▶ _Page excerpt_:
---*---
Allam’s early career was diverse. In the mid-Seventies he joined a feminist theatre group; he was part of a jug band that played in clubs — ‘at one stage I wanted to be a folk singer’ — he joined the RSC and then along came Les Misérables. Did you have any inkling of how successful it was going to be? ‘No. It was my first time, so I just assumed the West End was always like that. How wrong I was.’ Did you enjoy Les Mis? (I suspect not, from the look in his eye.) ‘Well…no. Not really, I have to say. There’s no scope for your own interpretation, your own timing. You have these little head mikes, so if you decide to sing very, very loudly they turn them down at the controls. If you sing softly, they turn them up.’ So Allam turned his back on the glamour and cash to star in Arthur Miller’s The Archbishop’s Ceiling, a decision which Miller himself admired greatly. ‘This is part of what theatre culture means,’ he said of Allam’s choice. ‘And it is something few New York actors would have the sense of security to even dream of doing.’

You’ve played so many and such contrasting characters — do you worry that you’ll get typecast if you stay with one character too long? ‘Maybe it’s a form of running away,’ he says. ‘Maybe I’m fearful of being pinned down. It’s a pretty amateur approach, a bit of this, a bit of that, isn’t it?’ It’s a great English tradition, I say. He smiles, ‘Yes, I suppose it is.’

One of the most attractive things about Allam (when he’s warmed up) is that he takes acting so lightly: for him it’s fun; a challenge but not one to overdramatise. When I become embarrassingly over-earnest about the process of acting, he says in a kindly voice: ‘Listen, it’s only a game! Children do it all the time. When I watch my sons play, I think, God, acting’s the most natural thing in the world. They take the Star Wars characters and say, “Let’s pretend that I’m Hans and you’re Luke and that we’re on this planet,” etc. They direct themselves, too — they step outside their roles to decide the plot, then they’re right back into it.’ Acting — it’s child’s play.
---*---
▶ _Task directions_:
Extend the interview with the actor Allam by writing the passage that follows its last sentence.

Collected data entries
---*---
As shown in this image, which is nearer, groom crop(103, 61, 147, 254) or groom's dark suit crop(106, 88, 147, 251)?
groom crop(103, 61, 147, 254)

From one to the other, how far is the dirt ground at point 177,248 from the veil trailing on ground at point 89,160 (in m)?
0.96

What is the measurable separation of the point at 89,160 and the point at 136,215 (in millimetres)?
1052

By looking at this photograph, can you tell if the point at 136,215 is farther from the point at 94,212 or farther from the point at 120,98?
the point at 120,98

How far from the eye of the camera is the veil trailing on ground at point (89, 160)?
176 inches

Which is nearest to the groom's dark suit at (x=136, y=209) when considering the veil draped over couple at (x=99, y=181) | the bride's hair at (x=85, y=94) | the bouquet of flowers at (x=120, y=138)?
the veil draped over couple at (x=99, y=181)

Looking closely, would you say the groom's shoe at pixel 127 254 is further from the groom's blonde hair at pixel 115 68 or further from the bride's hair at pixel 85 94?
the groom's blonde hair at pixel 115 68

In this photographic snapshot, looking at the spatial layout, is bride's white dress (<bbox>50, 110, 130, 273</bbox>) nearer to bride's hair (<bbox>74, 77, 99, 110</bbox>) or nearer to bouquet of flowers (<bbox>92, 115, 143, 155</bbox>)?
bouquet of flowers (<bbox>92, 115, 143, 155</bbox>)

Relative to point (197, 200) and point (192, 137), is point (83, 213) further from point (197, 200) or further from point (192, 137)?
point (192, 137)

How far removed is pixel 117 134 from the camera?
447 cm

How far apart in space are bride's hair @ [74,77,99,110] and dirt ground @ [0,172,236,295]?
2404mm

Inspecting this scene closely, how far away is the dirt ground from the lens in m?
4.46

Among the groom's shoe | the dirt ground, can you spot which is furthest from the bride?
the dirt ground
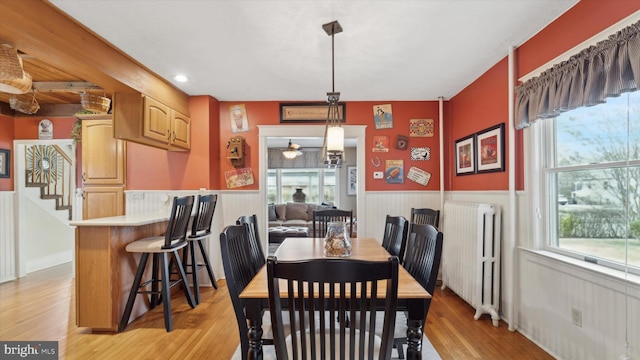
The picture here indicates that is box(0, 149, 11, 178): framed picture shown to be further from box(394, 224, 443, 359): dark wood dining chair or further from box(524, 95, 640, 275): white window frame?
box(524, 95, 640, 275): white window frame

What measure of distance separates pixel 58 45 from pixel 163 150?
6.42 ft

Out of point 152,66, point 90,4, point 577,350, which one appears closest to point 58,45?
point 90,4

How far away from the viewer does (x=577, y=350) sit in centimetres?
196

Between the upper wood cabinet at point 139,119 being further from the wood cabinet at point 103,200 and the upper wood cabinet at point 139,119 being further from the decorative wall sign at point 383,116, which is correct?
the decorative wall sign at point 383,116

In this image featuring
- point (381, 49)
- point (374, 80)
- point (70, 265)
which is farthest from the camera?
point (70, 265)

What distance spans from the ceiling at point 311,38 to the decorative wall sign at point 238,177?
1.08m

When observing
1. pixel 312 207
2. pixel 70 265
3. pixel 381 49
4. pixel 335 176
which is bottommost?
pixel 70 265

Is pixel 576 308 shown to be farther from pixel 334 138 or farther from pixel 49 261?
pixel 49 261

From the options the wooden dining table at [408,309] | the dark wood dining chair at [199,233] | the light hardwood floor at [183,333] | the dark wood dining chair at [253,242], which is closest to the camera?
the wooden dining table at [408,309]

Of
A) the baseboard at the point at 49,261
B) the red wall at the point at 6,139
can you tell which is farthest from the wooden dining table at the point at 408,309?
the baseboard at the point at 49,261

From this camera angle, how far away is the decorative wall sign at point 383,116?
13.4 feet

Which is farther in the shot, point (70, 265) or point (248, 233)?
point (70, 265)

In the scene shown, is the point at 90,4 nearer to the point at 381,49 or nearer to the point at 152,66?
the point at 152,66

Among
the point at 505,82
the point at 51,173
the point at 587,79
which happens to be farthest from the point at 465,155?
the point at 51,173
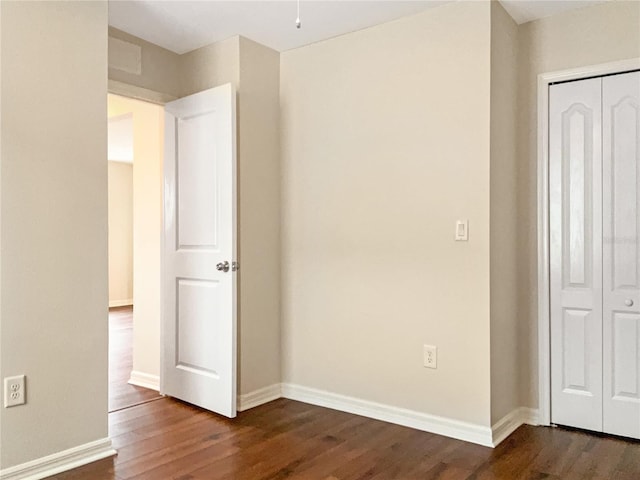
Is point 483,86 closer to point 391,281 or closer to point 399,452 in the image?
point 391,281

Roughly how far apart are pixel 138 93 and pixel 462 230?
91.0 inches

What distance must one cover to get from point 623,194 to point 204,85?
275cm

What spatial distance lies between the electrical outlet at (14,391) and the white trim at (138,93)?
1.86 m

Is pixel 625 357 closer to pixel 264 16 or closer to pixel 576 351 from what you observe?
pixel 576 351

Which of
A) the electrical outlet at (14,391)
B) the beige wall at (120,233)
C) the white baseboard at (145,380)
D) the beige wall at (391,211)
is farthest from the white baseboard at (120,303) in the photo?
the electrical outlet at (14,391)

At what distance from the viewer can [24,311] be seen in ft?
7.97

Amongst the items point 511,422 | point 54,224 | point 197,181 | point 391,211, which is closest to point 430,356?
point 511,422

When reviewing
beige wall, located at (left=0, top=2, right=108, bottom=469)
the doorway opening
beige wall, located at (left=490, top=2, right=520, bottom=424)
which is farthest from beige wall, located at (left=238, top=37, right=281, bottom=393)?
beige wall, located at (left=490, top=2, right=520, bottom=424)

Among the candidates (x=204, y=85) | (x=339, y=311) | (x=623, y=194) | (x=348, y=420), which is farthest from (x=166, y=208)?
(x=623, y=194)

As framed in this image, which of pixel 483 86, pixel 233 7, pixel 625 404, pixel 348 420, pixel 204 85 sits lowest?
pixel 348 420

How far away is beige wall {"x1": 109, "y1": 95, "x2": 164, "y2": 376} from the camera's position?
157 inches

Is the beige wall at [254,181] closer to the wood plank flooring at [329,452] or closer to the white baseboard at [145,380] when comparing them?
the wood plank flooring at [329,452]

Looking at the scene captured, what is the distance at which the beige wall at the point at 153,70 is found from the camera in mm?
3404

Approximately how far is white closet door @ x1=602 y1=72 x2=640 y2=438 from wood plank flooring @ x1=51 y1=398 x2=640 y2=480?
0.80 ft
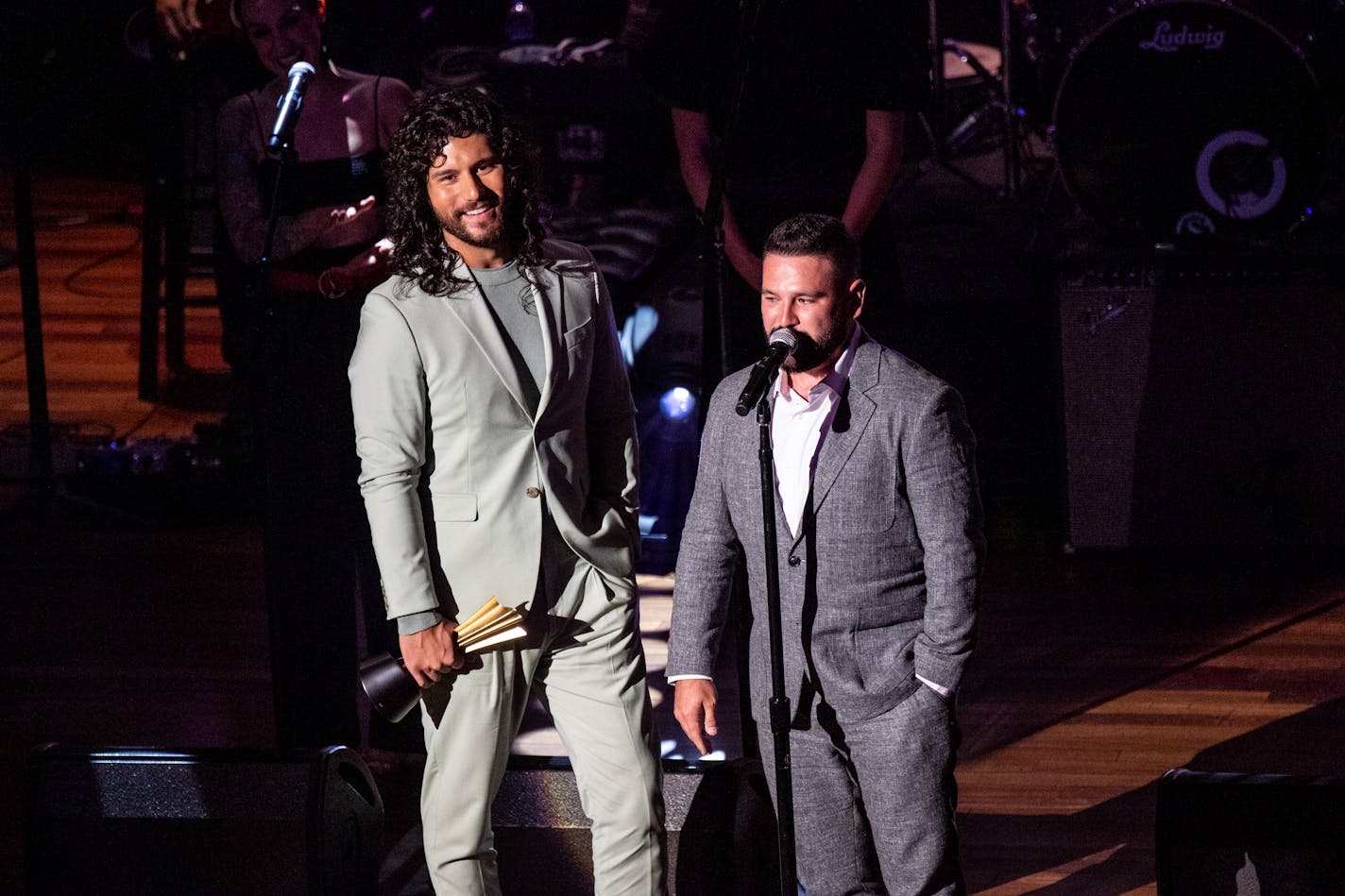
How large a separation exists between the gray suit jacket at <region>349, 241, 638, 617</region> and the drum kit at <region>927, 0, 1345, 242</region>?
---*---
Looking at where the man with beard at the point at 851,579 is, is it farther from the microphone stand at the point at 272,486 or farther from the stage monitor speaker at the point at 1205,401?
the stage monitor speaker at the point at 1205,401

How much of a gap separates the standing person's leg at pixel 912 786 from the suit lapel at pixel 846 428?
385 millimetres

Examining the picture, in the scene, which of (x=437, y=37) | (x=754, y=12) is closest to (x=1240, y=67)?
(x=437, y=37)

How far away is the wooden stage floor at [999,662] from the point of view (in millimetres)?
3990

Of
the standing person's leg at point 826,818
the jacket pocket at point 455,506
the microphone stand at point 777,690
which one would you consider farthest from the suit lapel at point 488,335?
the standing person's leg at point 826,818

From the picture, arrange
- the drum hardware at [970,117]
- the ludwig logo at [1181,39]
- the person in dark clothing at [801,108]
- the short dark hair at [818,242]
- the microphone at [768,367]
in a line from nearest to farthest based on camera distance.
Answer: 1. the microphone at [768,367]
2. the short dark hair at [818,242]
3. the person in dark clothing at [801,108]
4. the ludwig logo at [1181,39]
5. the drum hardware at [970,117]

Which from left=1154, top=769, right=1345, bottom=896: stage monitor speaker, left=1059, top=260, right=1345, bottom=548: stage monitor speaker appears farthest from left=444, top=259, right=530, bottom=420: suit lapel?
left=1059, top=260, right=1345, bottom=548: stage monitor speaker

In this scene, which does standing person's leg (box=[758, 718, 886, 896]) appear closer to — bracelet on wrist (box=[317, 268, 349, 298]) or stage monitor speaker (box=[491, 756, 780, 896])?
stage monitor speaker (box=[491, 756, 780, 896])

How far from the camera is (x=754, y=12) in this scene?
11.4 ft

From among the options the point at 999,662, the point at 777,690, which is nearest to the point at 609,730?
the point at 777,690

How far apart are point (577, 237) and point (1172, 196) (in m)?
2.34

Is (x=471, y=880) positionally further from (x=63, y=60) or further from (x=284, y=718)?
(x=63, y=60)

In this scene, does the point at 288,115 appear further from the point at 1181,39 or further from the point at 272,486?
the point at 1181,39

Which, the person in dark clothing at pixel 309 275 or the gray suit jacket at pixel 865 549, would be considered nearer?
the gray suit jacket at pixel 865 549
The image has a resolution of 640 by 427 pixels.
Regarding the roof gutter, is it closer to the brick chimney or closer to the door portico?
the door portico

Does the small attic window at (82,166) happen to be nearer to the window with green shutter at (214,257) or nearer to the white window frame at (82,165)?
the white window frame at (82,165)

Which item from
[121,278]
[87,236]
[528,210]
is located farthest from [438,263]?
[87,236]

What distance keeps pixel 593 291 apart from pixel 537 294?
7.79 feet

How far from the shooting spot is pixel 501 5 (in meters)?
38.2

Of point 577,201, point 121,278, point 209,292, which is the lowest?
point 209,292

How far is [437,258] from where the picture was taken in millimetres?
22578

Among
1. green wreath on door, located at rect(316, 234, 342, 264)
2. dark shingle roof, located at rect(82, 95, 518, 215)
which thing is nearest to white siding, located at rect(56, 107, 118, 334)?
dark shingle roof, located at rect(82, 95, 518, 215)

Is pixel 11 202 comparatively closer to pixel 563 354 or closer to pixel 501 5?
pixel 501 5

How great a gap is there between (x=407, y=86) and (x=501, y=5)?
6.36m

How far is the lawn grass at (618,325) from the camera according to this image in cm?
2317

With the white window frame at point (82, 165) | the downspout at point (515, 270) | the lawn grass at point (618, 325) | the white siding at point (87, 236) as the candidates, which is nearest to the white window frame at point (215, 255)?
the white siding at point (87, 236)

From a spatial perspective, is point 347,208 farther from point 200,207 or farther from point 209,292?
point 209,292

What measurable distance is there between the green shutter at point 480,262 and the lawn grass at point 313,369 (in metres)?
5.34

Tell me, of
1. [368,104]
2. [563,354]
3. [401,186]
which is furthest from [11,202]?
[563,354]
---*---
▶ _Answer box_:
Is it just as fun to act on TV? ‘Yes, it is, actually,’ says Allam, who was superb as the MP Peter Mannion in The Thick of It. ‘But the problem is, they haven’t got the budget for good drama. It’s all “reality” TV now.’ He rolls his eyes. I say: every time I turn on the TV it’s showing a medical show called Embarrassing Bodies. Allam become animated: ‘I know! Isn’t it extraordinary! I had to switch it off the other day because it was putting me off my dinner. There was this woman with a strange cat-flap over her arse. Everyone’s just desperate to be on TV — I mean, I know how they feel, but I hope I wouldn’t go that far!’ Roger Allam and I, we’re getting on! My ten-year-old self is thrilled.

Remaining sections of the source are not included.